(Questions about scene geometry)
****************************************

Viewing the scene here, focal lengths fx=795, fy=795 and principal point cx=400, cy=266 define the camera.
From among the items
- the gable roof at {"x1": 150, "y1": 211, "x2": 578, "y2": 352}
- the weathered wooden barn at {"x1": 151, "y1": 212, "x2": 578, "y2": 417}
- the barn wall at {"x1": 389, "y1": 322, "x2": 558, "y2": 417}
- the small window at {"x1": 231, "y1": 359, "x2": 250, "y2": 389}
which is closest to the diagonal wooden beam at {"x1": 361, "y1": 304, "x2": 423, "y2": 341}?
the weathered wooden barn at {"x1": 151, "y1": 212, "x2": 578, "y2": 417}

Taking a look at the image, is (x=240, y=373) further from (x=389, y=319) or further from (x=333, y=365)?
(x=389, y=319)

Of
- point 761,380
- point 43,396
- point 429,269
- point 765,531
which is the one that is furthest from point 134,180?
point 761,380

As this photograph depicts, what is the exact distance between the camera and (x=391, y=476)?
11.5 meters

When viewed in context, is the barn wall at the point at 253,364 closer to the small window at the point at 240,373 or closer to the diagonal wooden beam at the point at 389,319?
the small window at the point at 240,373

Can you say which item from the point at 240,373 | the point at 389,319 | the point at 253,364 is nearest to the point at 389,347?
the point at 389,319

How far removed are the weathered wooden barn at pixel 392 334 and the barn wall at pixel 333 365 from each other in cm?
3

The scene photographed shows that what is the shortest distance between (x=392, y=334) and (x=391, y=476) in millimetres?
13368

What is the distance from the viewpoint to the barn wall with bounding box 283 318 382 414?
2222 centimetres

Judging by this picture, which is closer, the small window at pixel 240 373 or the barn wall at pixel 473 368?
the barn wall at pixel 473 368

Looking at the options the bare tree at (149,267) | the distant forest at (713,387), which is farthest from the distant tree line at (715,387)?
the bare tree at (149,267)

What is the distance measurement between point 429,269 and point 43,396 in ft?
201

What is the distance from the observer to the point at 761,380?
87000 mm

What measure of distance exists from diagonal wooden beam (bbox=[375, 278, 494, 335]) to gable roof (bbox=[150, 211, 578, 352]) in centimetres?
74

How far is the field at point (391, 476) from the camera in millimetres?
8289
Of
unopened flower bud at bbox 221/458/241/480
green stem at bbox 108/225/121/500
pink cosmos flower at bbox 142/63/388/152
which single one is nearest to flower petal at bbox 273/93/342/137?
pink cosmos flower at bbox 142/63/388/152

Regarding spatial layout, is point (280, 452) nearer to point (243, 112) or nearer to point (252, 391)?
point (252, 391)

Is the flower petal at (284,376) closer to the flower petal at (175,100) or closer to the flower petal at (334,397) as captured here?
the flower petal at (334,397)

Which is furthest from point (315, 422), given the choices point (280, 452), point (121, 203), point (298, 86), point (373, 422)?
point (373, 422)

****************************************

- Your goal -
Reproduce every line of the data above word for word, without changing anything.

- Problem solution -
Viewing the scene here, focal lengths fx=795, fy=795 and principal point cx=400, cy=266 define the camera.
From among the items
- the gable roof at {"x1": 150, "y1": 211, "x2": 578, "y2": 352}
- the weathered wooden barn at {"x1": 151, "y1": 212, "x2": 578, "y2": 417}
- the barn wall at {"x1": 389, "y1": 322, "x2": 558, "y2": 417}
- the small window at {"x1": 231, "y1": 359, "x2": 250, "y2": 389}
which is closest to the diagonal wooden beam at {"x1": 361, "y1": 304, "x2": 423, "y2": 341}?
the weathered wooden barn at {"x1": 151, "y1": 212, "x2": 578, "y2": 417}

Taking a look at the image, is (x=240, y=373) further from (x=389, y=319) or further from (x=333, y=365)?
(x=389, y=319)

Of
- point 761,380
- point 43,396
- point 429,269
- point 765,531
which is the one that is furthest from point 134,180?
point 761,380

As this photograph depicts, what is the exact distance between the camera and (x=391, y=476)?
11.5 meters

When viewed in context, is the barn wall at the point at 253,364 closer to the small window at the point at 240,373 or closer to the diagonal wooden beam at the point at 389,319?
the small window at the point at 240,373

Can you say which item from the point at 240,373 | the point at 389,319 | the point at 253,364 is nearest to the point at 389,347?
the point at 389,319

How far removed are the weathered wooden barn at pixel 392 334 and the barn wall at pixel 333 365 from each other in cm?
3

The scene photographed shows that what is the shortest distance between (x=392, y=334) and (x=391, y=476) in millimetres?
13368

What is the distance from the viewpoint to the barn wall with bounding box 283 318 382 414?
2222 centimetres

Judging by this picture, which is closer, the small window at pixel 240 373 or the barn wall at pixel 473 368?
the barn wall at pixel 473 368

Looking at the options the bare tree at (149,267) | the distant forest at (713,387), which is farthest from the distant tree line at (715,387)?
the bare tree at (149,267)

What is the distance measurement between point 429,269 and point 43,396 in ft?
201

What is the distance from the observer to the point at 761,380?
87000 mm

What measure of distance exists from diagonal wooden beam (bbox=[375, 278, 494, 335]) to gable roof (bbox=[150, 211, 578, 352]) in centimetres?
74

How far is the field at point (391, 476) from the camera in millimetres?
8289
Of
unopened flower bud at bbox 221/458/241/480
green stem at bbox 108/225/121/500
pink cosmos flower at bbox 142/63/388/152
which single one is nearest to flower petal at bbox 273/93/342/137?
pink cosmos flower at bbox 142/63/388/152

Regarding spatial layout, is point (280, 452) nearer to point (243, 112) or nearer to point (252, 391)?
point (252, 391)

Is the flower petal at (284,376) closer to the flower petal at (175,100) or closer to the flower petal at (334,397) as captured here?
the flower petal at (334,397)

Which is furthest from point (315, 422), given the choices point (280, 452), point (121, 203), point (298, 86), point (373, 422)?
point (373, 422)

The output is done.